# PAGE EXTRACT
────────────────────────────────────────
NPAs Current Affairs
Union Finance Ministry announced proposal for amalgamation of three public sector banks- Bank of Baroda, Dena Bank and Vijaya Bank. The combined entity after consolidation will create India’s third largest bank. Post this merger, number of PSU banks will come down to 19 from 21, accounting for more than two-thirds of banking assets in the country.
This was second major banking sector consolidation in recent year after merger of five associate banks of State Bank of India with itself. The amalgamation will be through share swap which will be part of scheme of merger. The proposal will now need approval of boards of these individual banks. This amalgamation will particularly help Dena Bank, the weakest of the three which is currently under Reserve Bank of India’s Prompt Corrective Action (PCA) framework and has been barred from extending fresh loans.
The merger of three PSBs will help create strong globally competitive bank with economies of scale. It will enable realisation of synergies for networks, low-cost deposits and subsidiaries of these three PSBs. The merger will result in substantial rise in customer base, operational efficiency, market reach and wider bouquet of products and services. The merged entity will have better financial strength and will place all three banks on Finacle Core Banking Solution (CBS), a platform that helps banks enhance agility and efficiency of operations, while significantly improving customer experience across channels. The merger of these three banks will have no adverse impact on employees and customers of individual banks.
────────────────────────────────────────
# GIVEN ENTRIES
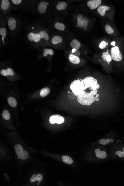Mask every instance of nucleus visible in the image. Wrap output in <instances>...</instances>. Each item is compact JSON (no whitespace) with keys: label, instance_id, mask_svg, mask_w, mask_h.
────────────────────────────────────────
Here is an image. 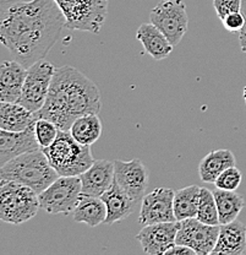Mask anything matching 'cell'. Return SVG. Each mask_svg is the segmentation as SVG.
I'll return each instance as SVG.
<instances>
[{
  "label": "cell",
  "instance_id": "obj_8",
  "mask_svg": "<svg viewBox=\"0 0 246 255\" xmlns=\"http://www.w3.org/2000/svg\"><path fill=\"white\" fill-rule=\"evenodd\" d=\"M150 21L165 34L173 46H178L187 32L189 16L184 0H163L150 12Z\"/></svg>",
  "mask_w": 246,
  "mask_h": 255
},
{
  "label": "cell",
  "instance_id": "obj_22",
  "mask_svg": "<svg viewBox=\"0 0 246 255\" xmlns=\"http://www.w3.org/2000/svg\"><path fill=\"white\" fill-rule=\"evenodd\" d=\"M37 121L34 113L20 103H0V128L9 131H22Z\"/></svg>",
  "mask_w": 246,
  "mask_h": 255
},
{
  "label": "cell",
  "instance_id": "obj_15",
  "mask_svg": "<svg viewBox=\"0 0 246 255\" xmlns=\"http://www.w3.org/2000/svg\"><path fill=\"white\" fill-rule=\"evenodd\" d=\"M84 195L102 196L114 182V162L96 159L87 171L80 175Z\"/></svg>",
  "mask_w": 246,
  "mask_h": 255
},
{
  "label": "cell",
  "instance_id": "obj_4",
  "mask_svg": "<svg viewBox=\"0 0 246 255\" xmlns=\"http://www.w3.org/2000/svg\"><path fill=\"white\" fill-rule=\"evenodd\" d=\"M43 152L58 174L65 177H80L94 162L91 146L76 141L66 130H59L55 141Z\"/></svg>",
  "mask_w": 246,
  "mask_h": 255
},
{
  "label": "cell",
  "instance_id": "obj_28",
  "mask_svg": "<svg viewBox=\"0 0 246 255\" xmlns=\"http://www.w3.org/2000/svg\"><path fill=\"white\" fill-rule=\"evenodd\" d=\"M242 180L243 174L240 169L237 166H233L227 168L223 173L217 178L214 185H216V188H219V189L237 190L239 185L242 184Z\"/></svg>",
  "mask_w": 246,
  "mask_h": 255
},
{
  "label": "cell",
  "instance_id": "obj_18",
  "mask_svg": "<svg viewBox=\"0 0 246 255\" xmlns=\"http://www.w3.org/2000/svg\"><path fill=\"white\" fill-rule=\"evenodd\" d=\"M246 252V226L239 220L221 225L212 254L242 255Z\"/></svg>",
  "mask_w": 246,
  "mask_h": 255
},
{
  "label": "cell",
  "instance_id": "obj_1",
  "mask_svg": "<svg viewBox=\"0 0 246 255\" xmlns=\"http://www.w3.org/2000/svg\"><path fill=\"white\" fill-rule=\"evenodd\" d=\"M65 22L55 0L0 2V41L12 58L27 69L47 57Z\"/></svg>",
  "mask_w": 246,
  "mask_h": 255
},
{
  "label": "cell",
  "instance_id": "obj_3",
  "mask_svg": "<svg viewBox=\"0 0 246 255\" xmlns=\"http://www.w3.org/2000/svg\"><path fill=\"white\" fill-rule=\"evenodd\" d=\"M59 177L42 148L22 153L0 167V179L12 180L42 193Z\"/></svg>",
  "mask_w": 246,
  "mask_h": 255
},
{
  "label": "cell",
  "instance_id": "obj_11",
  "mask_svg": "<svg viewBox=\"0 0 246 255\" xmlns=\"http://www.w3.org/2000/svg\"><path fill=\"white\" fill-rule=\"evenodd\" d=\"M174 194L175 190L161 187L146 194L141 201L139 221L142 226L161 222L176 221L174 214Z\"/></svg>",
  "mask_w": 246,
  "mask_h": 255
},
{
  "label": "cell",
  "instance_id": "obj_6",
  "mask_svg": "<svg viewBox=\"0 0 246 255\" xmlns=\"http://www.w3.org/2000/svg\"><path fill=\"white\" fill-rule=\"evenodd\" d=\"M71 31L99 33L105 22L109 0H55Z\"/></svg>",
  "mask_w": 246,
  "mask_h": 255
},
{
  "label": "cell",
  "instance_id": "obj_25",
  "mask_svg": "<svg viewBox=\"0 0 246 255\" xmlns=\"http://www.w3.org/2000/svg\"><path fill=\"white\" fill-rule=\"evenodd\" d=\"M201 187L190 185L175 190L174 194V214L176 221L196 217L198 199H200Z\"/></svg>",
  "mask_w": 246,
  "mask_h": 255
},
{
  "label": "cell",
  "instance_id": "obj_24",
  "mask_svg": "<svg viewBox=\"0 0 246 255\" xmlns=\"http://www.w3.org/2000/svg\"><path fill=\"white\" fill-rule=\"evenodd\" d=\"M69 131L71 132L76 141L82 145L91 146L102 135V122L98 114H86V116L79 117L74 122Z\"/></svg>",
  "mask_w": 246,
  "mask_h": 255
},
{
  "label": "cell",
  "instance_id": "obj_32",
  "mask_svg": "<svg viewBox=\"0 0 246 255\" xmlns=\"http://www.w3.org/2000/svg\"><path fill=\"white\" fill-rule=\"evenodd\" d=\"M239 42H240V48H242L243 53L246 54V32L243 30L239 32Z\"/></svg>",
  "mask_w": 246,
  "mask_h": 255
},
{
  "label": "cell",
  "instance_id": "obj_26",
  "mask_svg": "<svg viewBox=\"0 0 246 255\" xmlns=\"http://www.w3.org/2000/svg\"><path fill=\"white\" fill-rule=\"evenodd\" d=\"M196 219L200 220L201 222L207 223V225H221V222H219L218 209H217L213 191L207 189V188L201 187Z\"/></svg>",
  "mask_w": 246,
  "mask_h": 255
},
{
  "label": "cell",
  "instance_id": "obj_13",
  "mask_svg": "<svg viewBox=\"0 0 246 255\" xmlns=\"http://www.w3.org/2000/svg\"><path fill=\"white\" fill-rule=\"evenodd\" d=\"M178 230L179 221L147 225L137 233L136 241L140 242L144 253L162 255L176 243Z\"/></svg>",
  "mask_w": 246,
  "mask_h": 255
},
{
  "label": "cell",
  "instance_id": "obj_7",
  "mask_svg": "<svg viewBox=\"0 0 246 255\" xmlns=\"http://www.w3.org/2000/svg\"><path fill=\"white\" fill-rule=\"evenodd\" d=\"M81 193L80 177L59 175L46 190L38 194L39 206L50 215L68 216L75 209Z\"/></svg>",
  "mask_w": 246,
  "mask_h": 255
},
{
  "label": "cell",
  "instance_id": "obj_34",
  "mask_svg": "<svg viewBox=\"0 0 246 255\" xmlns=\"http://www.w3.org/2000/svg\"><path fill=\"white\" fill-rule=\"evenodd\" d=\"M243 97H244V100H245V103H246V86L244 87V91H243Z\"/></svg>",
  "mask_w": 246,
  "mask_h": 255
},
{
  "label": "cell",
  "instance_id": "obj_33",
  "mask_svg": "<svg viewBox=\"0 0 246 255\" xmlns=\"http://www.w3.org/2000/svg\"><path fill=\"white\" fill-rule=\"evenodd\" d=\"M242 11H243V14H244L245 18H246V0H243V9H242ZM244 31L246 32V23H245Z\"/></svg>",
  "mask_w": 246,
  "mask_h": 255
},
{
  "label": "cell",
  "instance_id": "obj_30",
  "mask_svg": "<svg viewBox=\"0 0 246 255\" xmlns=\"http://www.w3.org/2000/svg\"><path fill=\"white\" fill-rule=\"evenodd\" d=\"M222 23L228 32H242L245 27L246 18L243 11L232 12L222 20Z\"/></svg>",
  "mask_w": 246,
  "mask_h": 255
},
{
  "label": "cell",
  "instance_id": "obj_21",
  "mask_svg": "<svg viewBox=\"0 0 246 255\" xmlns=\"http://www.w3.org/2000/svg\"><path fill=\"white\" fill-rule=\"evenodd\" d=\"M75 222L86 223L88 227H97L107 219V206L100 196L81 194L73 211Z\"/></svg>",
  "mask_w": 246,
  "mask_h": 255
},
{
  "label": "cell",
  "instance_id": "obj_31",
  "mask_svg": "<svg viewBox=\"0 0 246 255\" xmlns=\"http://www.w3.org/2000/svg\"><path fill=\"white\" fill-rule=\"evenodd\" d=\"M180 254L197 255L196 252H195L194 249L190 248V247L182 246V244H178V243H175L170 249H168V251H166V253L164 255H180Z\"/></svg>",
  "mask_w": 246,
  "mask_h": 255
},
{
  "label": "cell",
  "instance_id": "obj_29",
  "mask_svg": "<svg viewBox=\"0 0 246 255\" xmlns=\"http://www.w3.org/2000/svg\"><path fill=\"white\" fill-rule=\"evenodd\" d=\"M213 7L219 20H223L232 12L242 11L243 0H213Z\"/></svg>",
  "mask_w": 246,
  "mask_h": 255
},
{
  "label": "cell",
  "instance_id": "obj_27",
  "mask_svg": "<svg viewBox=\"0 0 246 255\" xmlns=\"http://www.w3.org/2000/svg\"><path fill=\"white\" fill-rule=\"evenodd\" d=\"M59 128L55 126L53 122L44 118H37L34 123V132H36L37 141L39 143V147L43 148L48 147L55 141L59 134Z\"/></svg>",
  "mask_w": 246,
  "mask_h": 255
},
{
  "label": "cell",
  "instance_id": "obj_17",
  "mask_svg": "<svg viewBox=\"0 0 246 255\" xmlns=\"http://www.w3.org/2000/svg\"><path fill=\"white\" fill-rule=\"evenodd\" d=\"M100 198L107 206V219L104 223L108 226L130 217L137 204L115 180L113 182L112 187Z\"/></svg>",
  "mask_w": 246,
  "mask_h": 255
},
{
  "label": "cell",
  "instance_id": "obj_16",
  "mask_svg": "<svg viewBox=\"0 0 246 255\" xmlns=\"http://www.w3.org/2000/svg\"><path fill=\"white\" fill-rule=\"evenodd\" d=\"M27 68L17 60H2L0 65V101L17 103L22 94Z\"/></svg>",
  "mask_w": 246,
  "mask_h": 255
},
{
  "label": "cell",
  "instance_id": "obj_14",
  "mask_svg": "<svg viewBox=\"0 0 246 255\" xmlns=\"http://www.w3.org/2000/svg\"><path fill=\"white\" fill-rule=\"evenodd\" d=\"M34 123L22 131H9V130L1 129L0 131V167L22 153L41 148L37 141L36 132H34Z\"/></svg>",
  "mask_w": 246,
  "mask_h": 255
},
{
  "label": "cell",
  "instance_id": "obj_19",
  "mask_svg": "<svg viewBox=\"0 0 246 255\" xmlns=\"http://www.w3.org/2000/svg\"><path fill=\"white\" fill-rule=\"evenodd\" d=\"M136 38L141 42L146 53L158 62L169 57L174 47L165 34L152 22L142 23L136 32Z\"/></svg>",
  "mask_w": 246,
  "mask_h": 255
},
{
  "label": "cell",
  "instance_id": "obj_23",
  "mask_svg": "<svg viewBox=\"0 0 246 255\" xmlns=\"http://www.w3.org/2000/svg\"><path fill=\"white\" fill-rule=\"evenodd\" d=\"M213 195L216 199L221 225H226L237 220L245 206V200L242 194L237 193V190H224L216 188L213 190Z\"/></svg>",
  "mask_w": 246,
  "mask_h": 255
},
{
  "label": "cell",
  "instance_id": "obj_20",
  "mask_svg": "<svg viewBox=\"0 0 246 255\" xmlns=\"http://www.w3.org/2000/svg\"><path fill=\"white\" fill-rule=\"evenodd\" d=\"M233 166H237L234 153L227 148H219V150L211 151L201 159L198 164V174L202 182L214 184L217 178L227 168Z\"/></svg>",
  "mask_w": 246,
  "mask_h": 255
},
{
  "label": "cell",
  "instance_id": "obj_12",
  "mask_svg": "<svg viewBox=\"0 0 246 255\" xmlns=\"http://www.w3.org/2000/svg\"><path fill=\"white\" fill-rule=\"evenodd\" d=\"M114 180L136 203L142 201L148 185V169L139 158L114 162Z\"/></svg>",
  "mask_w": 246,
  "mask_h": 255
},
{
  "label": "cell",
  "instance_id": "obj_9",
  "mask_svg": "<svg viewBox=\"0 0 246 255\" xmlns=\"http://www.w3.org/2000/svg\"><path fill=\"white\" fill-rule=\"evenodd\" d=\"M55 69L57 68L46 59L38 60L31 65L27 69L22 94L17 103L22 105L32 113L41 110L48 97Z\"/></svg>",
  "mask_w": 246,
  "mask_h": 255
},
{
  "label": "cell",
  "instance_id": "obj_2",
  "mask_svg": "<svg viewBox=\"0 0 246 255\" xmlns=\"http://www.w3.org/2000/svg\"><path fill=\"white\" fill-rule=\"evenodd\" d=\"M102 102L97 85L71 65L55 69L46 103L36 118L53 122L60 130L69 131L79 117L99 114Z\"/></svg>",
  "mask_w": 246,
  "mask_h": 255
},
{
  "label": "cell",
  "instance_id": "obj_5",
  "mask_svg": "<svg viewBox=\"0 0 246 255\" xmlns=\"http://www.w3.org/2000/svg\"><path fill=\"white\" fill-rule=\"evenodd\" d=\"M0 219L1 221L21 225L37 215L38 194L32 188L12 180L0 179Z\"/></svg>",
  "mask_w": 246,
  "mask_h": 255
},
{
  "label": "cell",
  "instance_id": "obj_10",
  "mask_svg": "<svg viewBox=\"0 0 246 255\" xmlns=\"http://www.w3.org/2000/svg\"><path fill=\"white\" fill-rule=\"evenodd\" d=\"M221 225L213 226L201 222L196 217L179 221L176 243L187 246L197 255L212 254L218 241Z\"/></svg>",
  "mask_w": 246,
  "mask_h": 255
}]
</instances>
────────────────────────────────────────
# REQUEST A
According to the bank merger text, how many public sector banks will there be after the merger?
# REQUEST B
Extract the passage of the bank merger text from "This was second" up to and including "extending fresh loans.".
# REQUEST C
Write what comes next in the bank merger text, starting after its final sentence.
The records are unrelated to the bank merger text and come from a different source.

# WRITTEN REPLY A
19, down from 21.

# WRITTEN REPLY B
This was second major banking sector consolidation in recent year after merger of five associate banks of State Bank of India with itself. The amalgamation will be through share swap which will be part of scheme of merger. The proposal will now need approval of boards of these individual banks. This amalgamation will particularly help Dena Bank, the weakest of the three which is currently under Reserve Bank of India’s Prompt Corrective Action (PCA) framework and has been barred from extending fresh loans.

# WRITTEN REPLY C
Key Features of merged entity
- Net non-performing assets (NPA) ratio: The amalgamated entity will have net NPA ratio of 5.71% as against 11.04% of Dena Bank, 5.40% for Bank of Baroda and 4.10% for Vijaya Bank.
- Provision coverage of amalgamated entity will have 67.5%, higher than PSB average of 63.7% and it will have a total of 9,489 branches across the country.
- Cost to income ratio of amalgamated entity is estimated at 48.94%, better than PSB average of 53.92%.
- Capital Adequacy Ratio of amalgamated entity is estimated at 12.25%, higher than regulatory requirement.
The merger of these three state-owned banks was part of government’s agenda of consolidation of PSBs. It was proposed by Alternative Mechanism comprising Chairperson Arun Jaitley. Under it, government did not want merger of weak banks and has therefore suggested idea of amalgamating one weak bank and two strong banks, in order to create entity which is able to increase banking operations. This also indicates approach that government may deploy in future consolidation.
Lok Sabha has passed Insolvency and Bankruptcy Code (Amendment) Bill, 2018 to bring relief to the home buyers and Micro, Small and Medium Enterprises (MSMEs). The Bill replaces ordinance promulgated in this regard and amends the Insolvency and Bankruptcy Code, 2016.
Insolvency and Bankruptcy Code (IBC), 2016 provides time-bound process to resolution of insolvency among companies and individuals. Insolvency is situation where individual or company is unable to repay their outstanding debt. Government in November 2017 had set up Insolvency Law Committee to review IBC and identify issues in its implementation and suggest changes. The Committee had made several recommendations such as exempting MSMEs from certain provisions of IBC, treating allottees under real estate project as financial creditors, reducing voting thresholds of committee of creditors (CoC), among others. Subsequently, President had promulgated Insolvency and Bankruptcy Code (Amendment) Ordinance, 2018 in June 2018 after approval of Central Government.
Key Features of Bill
Status of allottees: The Bill clarifies that allottee under real estate project i.e. buyer of under-construction residential or commercial property will be considered as financial creditor, as amount raised from allottees for financing real estate project has commercial effect of a borrowing.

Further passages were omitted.